Africa Cup of Nations trophy
- Awarded for: Winning the Africa Cup of Nations
- Presented by: CAF

History
- First award: 1957
- First winner: Abdel Aziz Abdullah Salem Cup Egypt (1957) African Unity Cup Nigeria (1980) Africa Cup of Nations Cameroon (2002)
- Most wins: Egypt (7 times)
- Most recent: Senegal (2nd title, 2025)

= Africa Cup of Nations trophy =

Gold trophy awarded to Africa Cup of Nations winner

The Africa Cup of Nations trophy is a golden trophy awarded to the winner of the Africa Cup of Nations. Three different trophies have been presented to the winners of the tournament since its inception in 1957: The Abdel Aziz Abdullah Salem Cup from 1957 to 1987, named after the donors and the first president of the Confederation of African Football, Abdel Aziz Abdallah Salem of Egypt, and kept by the Ghana after winning it three times in 1963, 1965 and 1978. The second trophy is the African Unity Cup. It was given by the Supreme Council for Sports in Africa to the Confederation of African Football before the tournament and was used from 1980 to 2000 and was kept by Cameroon after winning it three times in 1984, 1988 and 2000.
The current cup is called the African Cup of Nations (after the official name of the tournament) and has been used since 2001, although the Egyptian team won it three times in a row in 2006, 2008 and 2010. However, the Confederation of African Football gave the Egyptian Football Association a complete replica to keep and the shape of the official cup did not change. The teams that win the title are also entitled to place a star according to the number of times they win above the team logo on the shirts.

== History ==
The first trophy, made of silver, was the Abdel Aziz Abdullah Salem Cup, named after the donor and first CAF president, Abdel Aziz Abdullah Salem of Egypt. Salem was in charge of CAF for only one year (1957–1958), but is an important figure in African football history as the first representative of African football. The silver trophy, similar in shape to the FA Cup. Egypt was the first country to lift the trophy in 1957 and defended it in 1959 as the United Arab Republic, but it was Ghana who took the trophy permanently as the first three-time winner in 1963, 1965 and 1978. Ethiopia, Sudan, Congo, Zaire and Morocco were some of the other teams to lift the trophy.

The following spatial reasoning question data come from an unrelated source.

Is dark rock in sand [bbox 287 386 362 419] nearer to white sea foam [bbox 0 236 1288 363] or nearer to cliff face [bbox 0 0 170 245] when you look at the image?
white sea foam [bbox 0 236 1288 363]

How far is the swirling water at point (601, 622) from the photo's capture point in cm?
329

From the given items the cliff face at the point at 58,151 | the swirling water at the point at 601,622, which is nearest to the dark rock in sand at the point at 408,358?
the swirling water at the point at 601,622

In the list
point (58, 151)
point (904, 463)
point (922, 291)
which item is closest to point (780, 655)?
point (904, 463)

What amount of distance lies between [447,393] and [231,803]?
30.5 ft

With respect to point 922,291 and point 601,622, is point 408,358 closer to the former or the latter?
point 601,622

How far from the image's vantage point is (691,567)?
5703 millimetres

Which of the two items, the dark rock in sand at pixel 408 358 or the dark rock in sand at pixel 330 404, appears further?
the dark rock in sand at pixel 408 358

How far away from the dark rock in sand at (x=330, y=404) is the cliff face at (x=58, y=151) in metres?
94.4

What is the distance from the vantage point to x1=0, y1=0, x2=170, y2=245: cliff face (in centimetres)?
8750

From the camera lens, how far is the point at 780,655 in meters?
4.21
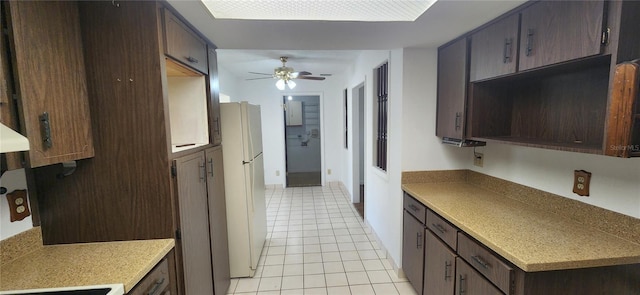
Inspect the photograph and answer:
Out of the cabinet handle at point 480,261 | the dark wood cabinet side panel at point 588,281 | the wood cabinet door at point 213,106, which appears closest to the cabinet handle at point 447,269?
the cabinet handle at point 480,261

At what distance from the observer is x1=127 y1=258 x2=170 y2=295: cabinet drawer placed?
1068mm

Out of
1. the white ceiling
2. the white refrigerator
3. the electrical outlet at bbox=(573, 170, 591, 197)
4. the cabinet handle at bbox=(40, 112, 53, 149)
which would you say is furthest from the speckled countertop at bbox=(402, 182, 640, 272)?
the cabinet handle at bbox=(40, 112, 53, 149)

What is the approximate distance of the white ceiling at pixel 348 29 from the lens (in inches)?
55.0

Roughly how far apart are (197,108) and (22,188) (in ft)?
3.18

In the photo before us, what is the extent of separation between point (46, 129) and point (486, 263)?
6.45ft

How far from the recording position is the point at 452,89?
1973 millimetres

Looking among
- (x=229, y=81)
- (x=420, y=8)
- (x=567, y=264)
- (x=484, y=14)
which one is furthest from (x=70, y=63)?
(x=229, y=81)

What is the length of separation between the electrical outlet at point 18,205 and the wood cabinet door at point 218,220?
85 centimetres

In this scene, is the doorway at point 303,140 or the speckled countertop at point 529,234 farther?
the doorway at point 303,140

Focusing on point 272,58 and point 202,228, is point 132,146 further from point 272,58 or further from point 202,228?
point 272,58

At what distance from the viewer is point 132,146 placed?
4.18 ft

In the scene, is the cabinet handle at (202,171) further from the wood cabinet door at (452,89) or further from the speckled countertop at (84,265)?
the wood cabinet door at (452,89)

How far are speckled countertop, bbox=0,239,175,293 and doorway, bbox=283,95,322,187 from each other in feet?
14.7

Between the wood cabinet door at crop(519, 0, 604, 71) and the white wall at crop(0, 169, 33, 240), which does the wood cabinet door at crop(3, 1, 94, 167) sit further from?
the wood cabinet door at crop(519, 0, 604, 71)
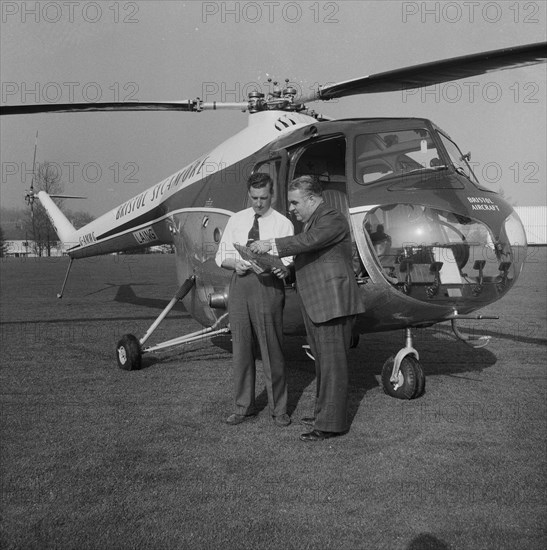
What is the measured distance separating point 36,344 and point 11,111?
3.91 metres

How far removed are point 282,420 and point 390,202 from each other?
2103mm

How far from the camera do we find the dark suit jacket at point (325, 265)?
459cm

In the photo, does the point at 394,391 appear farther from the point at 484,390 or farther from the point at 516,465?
the point at 516,465

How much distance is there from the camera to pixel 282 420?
519cm

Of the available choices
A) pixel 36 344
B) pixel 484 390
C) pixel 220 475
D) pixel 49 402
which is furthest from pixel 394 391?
pixel 36 344

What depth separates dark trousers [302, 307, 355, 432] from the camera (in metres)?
4.79

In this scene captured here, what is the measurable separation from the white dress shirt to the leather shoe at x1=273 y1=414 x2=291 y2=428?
1391 mm

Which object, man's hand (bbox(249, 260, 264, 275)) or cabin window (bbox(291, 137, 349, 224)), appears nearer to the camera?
man's hand (bbox(249, 260, 264, 275))

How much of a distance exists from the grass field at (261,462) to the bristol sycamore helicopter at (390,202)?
28.4 inches

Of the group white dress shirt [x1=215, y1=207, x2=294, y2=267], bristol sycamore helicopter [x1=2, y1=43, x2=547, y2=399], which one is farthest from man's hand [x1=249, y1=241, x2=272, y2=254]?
bristol sycamore helicopter [x1=2, y1=43, x2=547, y2=399]

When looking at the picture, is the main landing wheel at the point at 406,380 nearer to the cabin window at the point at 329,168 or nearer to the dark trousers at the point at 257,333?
the dark trousers at the point at 257,333

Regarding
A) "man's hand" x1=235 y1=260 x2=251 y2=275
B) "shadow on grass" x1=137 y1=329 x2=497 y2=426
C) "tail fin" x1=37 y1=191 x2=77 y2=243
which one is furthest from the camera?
"tail fin" x1=37 y1=191 x2=77 y2=243

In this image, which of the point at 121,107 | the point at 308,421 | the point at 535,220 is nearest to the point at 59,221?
the point at 121,107

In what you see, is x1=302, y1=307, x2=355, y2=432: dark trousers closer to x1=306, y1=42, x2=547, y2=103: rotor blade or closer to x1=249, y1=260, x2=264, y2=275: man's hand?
x1=249, y1=260, x2=264, y2=275: man's hand
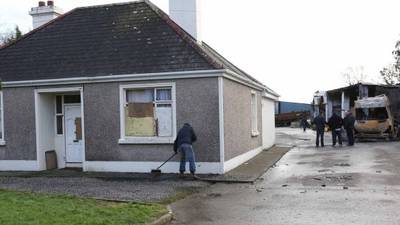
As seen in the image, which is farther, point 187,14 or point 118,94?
point 187,14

The African Unity Cup (1980–2000) was given by the Supreme Council for Sports in Africa to CAF prior to the 1980 tournament, and was a cylindrical piece with the Olympic rings on a map of the continent. Going into the 2000 edition of the tournament, three nations Egypt, Cameroon and Nigeria lifted the African Unity Cup twice Nigeria and Cameroon faced each other in the final, and it took a penalty shootout to determine the permanent holders of this award with Cameroon lifting the cup for the third time.

Africa Cup of Nations In 2001, the third trophy was unveiled, a gold-plated cup designed and made in Italy. Cameroon, the permanent holders of the previous trophy, were the first country to be awarded the new trophy after winning the 2002 edition. Egypt became the first team to win the new trophy three times (they did so three times in a row). Unlike previous winners, Egypt did not retain the trophy and was given a full-size replica to keep. First and second-time winners usually receive a smaller replica for their trophy cabinets.